The idea of a programmer getting sucked into the game is so much fun but with the constant age reminders, the confusing timeline (one day it goes from an event happening the same day to several days ago), and the general lack of character development I personally won't be reading the next two in the series
The humor in this book was good and the plot was unique as well. My only hang ups would be the fact that the author seems to forget what they wrote sometimes.
For example I swear at some part in the book its mentioned that the rune on Elliot was beneath his jaw but then its mentioned on the back of his neck at other times.
Or when Fenkireal or whatever had 2 chapters titled WET Dreams or something which was basically repurposed for their first time at the ending of the book. No mention of the fact that exactly how it's happening in reality is how it happened in his dream. Word for word.
Or when they had to abruptly leave the festival/market because of the attack that same night yet a few pages into the fight it was said that the festival/market happened 4 nights ago when they were literally just at it.
Lastly, the way how the author describes the characters moaning....? Was lowkey kinda weird lol. " hhgh...hah...hgng...ngh... hahh" like what?!
And the game coding talk in between the spicy scenes was kinda cringy too. Like I get that you fell into a game that you were making but why are we talking about experiments and putting "bugs" in places they shouldn't be while getting ridden?!
And let's talk about the fact that everyone just seemed to accept the fact that some rando fell from the literal sky and was from another world/reality. Like no ones questioning why he seems to know so much shit about their world and defenses? No ones freaking out?! Suspicious?? No? Okay cool. I was gonna read the second book but the inconsistencies in the plot kinda turned me off so if you read this review and decide to read the second book lemme know!!!
Some aspects of this book were ok. The rest felt like they might have been a result of AI. The timelines are all wrong and contradicting each other between one page and the next. The writing style felt lackluster. The spice was not very good. Overall not impressed with this seemingly AI written collection of words.

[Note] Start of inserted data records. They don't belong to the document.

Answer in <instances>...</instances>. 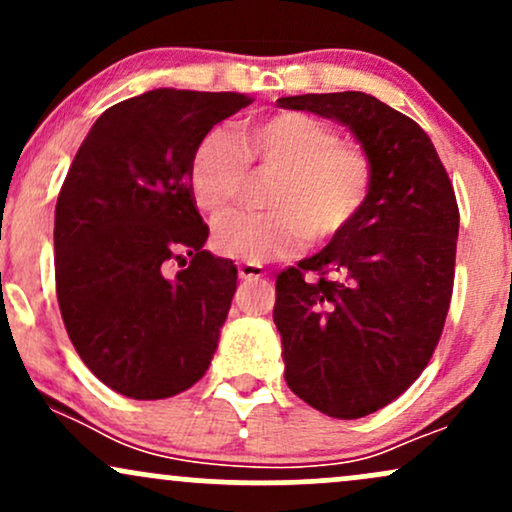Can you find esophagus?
Returning a JSON list of instances; mask_svg holds the SVG:
<instances>
[{"mask_svg":"<svg viewBox=\"0 0 512 512\" xmlns=\"http://www.w3.org/2000/svg\"><path fill=\"white\" fill-rule=\"evenodd\" d=\"M264 274H267V272H264V269L260 267V264H252V262H243V264H238V276H240V279H245V281L262 279Z\"/></svg>","mask_w":512,"mask_h":512,"instance_id":"34e87169","label":"esophagus"}]
</instances>
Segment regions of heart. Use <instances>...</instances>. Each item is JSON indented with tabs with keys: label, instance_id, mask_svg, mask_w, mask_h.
I'll return each mask as SVG.
<instances>
[{
	"label": "heart",
	"instance_id": "obj_1",
	"mask_svg": "<svg viewBox=\"0 0 512 512\" xmlns=\"http://www.w3.org/2000/svg\"><path fill=\"white\" fill-rule=\"evenodd\" d=\"M248 163L274 173L264 190L267 211H236L214 226V245L252 264L289 255L301 245L325 243L366 207L373 166L358 146L313 115L276 113L238 125L236 134L214 129L190 158L192 199L211 216L231 207L248 180Z\"/></svg>",
	"mask_w": 512,
	"mask_h": 512
}]
</instances>
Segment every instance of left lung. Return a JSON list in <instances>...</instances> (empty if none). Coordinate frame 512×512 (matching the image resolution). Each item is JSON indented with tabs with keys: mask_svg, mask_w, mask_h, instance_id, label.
Instances as JSON below:
<instances>
[{
	"mask_svg": "<svg viewBox=\"0 0 512 512\" xmlns=\"http://www.w3.org/2000/svg\"><path fill=\"white\" fill-rule=\"evenodd\" d=\"M351 129L373 166L366 207L276 276L284 378L332 419L387 407L428 366L448 317L460 209L428 134L361 91L276 101Z\"/></svg>",
	"mask_w": 512,
	"mask_h": 512,
	"instance_id": "8db88e82",
	"label": "left lung"
}]
</instances>
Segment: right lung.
<instances>
[{"instance_id": "right-lung-1", "label": "right lung", "mask_w": 512, "mask_h": 512, "mask_svg": "<svg viewBox=\"0 0 512 512\" xmlns=\"http://www.w3.org/2000/svg\"><path fill=\"white\" fill-rule=\"evenodd\" d=\"M250 103L146 91L105 110L69 166L55 209L57 303L76 354L120 395L166 399L207 373L238 269L204 250L187 170L211 127Z\"/></svg>"}]
</instances>
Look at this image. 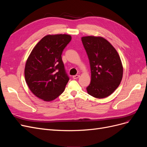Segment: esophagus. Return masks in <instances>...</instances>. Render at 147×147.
Returning a JSON list of instances; mask_svg holds the SVG:
<instances>
[{"instance_id": "obj_1", "label": "esophagus", "mask_w": 147, "mask_h": 147, "mask_svg": "<svg viewBox=\"0 0 147 147\" xmlns=\"http://www.w3.org/2000/svg\"><path fill=\"white\" fill-rule=\"evenodd\" d=\"M80 77V75H74V76L72 77V78L74 79H77Z\"/></svg>"}]
</instances>
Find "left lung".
Instances as JSON below:
<instances>
[{"label": "left lung", "mask_w": 147, "mask_h": 147, "mask_svg": "<svg viewBox=\"0 0 147 147\" xmlns=\"http://www.w3.org/2000/svg\"><path fill=\"white\" fill-rule=\"evenodd\" d=\"M82 41L90 61L91 79L88 93L98 99L108 97L121 82L123 68L115 48L100 37H83Z\"/></svg>", "instance_id": "8db88e82"}]
</instances>
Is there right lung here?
<instances>
[{"mask_svg": "<svg viewBox=\"0 0 147 147\" xmlns=\"http://www.w3.org/2000/svg\"><path fill=\"white\" fill-rule=\"evenodd\" d=\"M71 39L67 34L48 35L35 45L26 61V83L33 94L44 101L57 98L69 80L61 55Z\"/></svg>", "mask_w": 147, "mask_h": 147, "instance_id": "add662e5", "label": "right lung"}]
</instances>
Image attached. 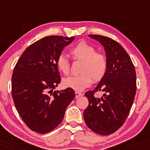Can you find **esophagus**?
Listing matches in <instances>:
<instances>
[{
	"mask_svg": "<svg viewBox=\"0 0 150 150\" xmlns=\"http://www.w3.org/2000/svg\"><path fill=\"white\" fill-rule=\"evenodd\" d=\"M82 95L81 93H80V92H75V97L76 98H78V97L81 96Z\"/></svg>",
	"mask_w": 150,
	"mask_h": 150,
	"instance_id": "obj_1",
	"label": "esophagus"
}]
</instances>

What an absolutely fun book! The premise made me laugh out loud and I kept laughing the whole time. There were so many cute moments that made me kick my feet and giggle. I loved the level of nerdy game design info throughout. The steamy moments had me blushing. All round great read, can't wait to pick up the next one. Minus one star for continuity errors throughout.
This was such a fun idea but is so fantastically badly overwritten it was painful. Vast amounts of overdramatizing to create tension that actually was just crap that made zero sense. Complete waste of an hour of my life reading 50% of this.
I was interested in the story, but the writing is weird and the passage of time has me confused. They talk like days have passed but events happened the night before? At one point, Elliot mentioned something about 19 hours into his week... and I gave up.
Super Hot! Very well written. Some of the language was so romantic that I underlined several passages. I only underline about 2 books a year. And only in case of dire emergency. This book was definitely special.
Either this author forgot half of what they wrote and never did a thorough edit to check for consistencies, or this nonsense was written using AI which would be even more offensive.
I read a lot of Korean novels and I liked this one because it has similar writing . The story is very good, interesting and funny. I will read the rest also, I am invested
This is AI. Poorly written, not edited. I suspect the 5 star reviews are bots as well. Very disappointing, as based on the premise, the book looked promising.